On December 7, 2017, EPA administrator Scott Pruitt announced an approach to New Source Review (NSR) applicability that supports presidential priorities for streamlining permit requirements: “New Source Review Preconstruction Permitting Requirements: Enforceability and Use of the Actual-to-Projected-Actual Applicability Test in Determining Major Modification Applicability.” (It is obviously not a presidential priority to streamline the titles of EPA memoranda.)
The new approach interprets existing regulatory provisions and NSR Reform commentary to afford sources more discretion and self-governance over pre-project emissions calculations, specifically the actual-to-projected actual math. For example, under EPA’s newly announced interpretation of 40 CFR §52.21(b)(4)(41)(ii), a calculation of projected actual emissions can include a source’s “intent to actively manage future emissions from the project on an ongoing basis to prevent a significant emission increase or a significant net emissions increase from occurring.” EPA concludes that the owner or operator’s intent to manage emissions after the project is “relevant information” that can be considered along with other relevant information in the projection.

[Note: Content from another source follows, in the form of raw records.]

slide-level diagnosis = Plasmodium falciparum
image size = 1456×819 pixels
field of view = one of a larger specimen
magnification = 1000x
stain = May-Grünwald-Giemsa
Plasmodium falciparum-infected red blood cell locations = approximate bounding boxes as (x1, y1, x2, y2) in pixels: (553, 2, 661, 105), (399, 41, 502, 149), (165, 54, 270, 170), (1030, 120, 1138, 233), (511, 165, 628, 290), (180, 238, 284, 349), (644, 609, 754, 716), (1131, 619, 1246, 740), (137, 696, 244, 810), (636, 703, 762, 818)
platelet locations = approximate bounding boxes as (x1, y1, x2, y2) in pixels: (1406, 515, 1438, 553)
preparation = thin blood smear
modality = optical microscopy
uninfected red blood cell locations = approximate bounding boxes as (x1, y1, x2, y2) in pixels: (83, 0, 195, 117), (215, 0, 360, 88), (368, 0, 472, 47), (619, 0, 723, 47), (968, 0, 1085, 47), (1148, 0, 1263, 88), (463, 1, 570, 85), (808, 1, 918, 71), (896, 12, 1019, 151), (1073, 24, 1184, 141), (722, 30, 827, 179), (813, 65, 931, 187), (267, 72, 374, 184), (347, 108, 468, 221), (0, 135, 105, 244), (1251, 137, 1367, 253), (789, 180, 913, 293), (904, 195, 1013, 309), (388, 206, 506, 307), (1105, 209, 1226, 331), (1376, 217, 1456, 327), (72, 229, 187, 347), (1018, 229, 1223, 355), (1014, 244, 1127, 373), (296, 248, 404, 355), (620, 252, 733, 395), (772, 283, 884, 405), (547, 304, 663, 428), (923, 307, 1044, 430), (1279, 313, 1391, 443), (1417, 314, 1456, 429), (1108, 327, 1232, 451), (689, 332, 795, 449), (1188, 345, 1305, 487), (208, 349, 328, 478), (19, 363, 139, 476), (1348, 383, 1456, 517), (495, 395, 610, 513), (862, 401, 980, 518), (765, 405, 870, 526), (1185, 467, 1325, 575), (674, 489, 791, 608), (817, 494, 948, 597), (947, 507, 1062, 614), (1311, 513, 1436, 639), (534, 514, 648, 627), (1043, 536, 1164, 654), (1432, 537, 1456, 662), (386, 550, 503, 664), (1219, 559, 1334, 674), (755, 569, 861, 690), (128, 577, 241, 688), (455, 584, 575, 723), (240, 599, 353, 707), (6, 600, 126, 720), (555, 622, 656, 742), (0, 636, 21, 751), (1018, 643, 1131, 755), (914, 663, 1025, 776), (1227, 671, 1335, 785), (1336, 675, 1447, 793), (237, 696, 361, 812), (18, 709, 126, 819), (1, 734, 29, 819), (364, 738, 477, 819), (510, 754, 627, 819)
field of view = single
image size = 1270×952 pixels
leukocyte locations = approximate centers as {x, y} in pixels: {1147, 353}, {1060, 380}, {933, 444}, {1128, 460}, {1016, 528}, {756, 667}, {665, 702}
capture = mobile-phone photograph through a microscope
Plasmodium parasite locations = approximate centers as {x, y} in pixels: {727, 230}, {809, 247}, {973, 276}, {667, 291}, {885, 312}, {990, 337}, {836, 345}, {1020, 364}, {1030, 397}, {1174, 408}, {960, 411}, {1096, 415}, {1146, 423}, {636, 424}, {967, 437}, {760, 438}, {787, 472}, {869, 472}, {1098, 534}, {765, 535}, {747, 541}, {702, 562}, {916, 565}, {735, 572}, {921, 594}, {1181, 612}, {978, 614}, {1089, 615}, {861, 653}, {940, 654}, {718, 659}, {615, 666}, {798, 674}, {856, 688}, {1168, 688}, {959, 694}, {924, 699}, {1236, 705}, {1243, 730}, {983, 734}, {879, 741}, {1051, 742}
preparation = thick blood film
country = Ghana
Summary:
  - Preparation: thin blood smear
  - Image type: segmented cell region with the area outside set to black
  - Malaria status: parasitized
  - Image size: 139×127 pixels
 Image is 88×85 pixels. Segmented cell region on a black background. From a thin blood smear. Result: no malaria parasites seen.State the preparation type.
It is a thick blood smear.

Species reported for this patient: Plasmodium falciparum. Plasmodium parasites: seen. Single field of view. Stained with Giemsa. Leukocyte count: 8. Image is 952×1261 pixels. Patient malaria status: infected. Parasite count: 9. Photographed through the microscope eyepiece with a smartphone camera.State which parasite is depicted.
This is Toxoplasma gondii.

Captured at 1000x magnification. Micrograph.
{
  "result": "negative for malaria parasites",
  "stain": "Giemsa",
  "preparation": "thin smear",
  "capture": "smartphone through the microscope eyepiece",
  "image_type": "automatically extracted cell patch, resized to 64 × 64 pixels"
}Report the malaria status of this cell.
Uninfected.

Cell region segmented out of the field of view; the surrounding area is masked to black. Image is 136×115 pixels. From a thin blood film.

This approach affords owners and operators more latitude than was accepted under previous EPA interpretations, to apply post project intentions to “manage” emissions.
Departing from EPA’s well known disregard for the excludable emissions portion of an applicability calculation, EPA’s new approach provides rare affirmation for the demand growth exclusion and for reducing projected actual emissions by excludable emissions. EPA recognizes emissions increases may be caused by multiple factors and cautions sources to exercise judgment to exclude increases “for which the project is not the ‘predominant cause’” citing 45 Fed. Reg. 32327 (1992). Validation of the excludable emissions element of the applicability calculation and discretion to consider how emissions may be actively managed to prevent significant increases breathe new life into NSR applicability math.
EPA also offers a refreshing self-governance approach to NSR compliance. EPA states that there is “no mechanism for agency review of procedurally compliant emissions projections” and EPA does not intend to “substitute its judgment for that of the owner or operator by ‘second guessing’” the emissions projections. The Clean Air Act provides “ample authority to enforce the major NSR requirements” if projects result in significant emissions increases; sources need not obtain approval of pre-project NSR applicability analyses before construction. Now that’s streamlining and burden reducing that sharply contrasts with EPA’s frequent second guessing, recalculating, and revising of sources’ emissions projections.
So long as owners and operators conform to the record keeping, reporting and notification requirements of the “reasonable possibility” provisions, EPA intends to focus on the actual emissions recorded during the 5 or 10 year post-project period to evaluate enforcement, and does not plan to initiate enforcement unless post-project actual emissions reveal a significant (or significant net) emissions increase.
EPA’s refreshed approach responds to ongoing litigation in U.S. v DTE Energy Co., 711 F.3d 643 (6th Cir 2013) and U.S. v DTE Energy Co., 845 F.3d 735 (6th Cir 2017); applies for now pending further agency review of NSR generally; and does not necessarily apply to ongoing enforcement matters that will be considered case-by-case, according to Administrator Pruitt’s memo.
This guidance should apply for now to EPA permitting review and to EPA enforcement decisions. Take caution until it is clear that this guidance will withstand the litigation that environmental activists will likely bring. Be mindful of how state and local implementing agencies incorporate this guidance into their programs. And, as we know, there’s always the whim of a future Administration to reckon with.